# Brief 1
Please list every proper name in the No Man's Sky preview, covering people, places, companies and games.
# Brief 2
Carry on the No Man's Sky preview from the point where it stops.

# Passage
━━━━━━━━━━━━━━━━━━━━━━━━━━━━━━

On a chilly day in February Pip headed out to a little office in Guildford in order to explore a tiny fraction of No Man's Sky [official site], the sandbox exploration survival universe created by Hello Games. Here's what she found:
"You're dying from the cold and you're being chased by two tigers but... 'This is a nice plant'?!"
Hello Games' managing director Sean Murray is watching me as I play a build of No Man's Sky. I have stopped to admire a leaf. In my defence, it's a pretty leaf. In Murray's, there are indeed two tigers and I'm dying from the cold.
The thing is, I got lost while exploring an ice planet. I would probably be a bit less cold but about eight minutes into my play time I also destroyed my spacesuit's thermal shield while experimenting with the menus. Rebuilding that shield so I can survive the kilometer walk back to my ship is one option, building an EMP module which lets me summon my ship directly to a nearby landing pad and then flying somewhere warmer is another. But both will require resources in the form of different elements and the lack of silicon in my vicinity is proving quite the hindrance.
For this demo the game has actually been slightly altered. As Murray puts it, the developers had increased the number of resource crates and things "because we're supposed to sit down with someone like yourself for half an hour and get a feel for a game that needs to be sat and played for five hours." He uses The Long Dark as a reference point. Players will probably die a lot to begin with as they get to grips with the systems and environments.
Unfortunately I don't think anyone (including me) planned on me destroying my thermal shield and thus, even with the tweaked resources I have still managed to become silicon-poor.

━━━━━━━━━━━━━━━━━━━━━━━━━━━━━━

# Data
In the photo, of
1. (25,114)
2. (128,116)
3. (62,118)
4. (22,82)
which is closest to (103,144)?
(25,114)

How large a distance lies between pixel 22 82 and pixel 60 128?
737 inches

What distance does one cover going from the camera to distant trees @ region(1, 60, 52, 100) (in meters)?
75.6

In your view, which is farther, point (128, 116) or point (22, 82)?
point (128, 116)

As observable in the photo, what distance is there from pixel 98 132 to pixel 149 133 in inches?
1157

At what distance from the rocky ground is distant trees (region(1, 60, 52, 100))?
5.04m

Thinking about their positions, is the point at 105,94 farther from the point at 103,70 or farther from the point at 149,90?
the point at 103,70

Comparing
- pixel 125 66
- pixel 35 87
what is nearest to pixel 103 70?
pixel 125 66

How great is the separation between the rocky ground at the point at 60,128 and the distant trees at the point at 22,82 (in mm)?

━━━━━━━━━━━━━━━━━━━━━━━━━━━━━━

# Expected output 1
Pip, Guildford, No Man's Sky, Hello Games, Sean Murray, The Long Dark

# Expected output 2
I head to a nearby alien building in hopes of finding some resources and fall into conversation with a scientist I find there. I use the term "conversation" loosely. He says something but I only understand a fraction of the words. The rest is written in the Korvax language which shows up as an alien alphabet on screen. As you play you will find ways to learn these languages – there are monoliths which help teach you, for example. Learning means the text now shows up partially in English. The interactions gradually become comprehensible rather than reliant on guesswork.
Murray tells me the correct response for this preview and the scientist gifts me a gun. Hooray! Unfortunately I can't shoot my way out of hypothermia.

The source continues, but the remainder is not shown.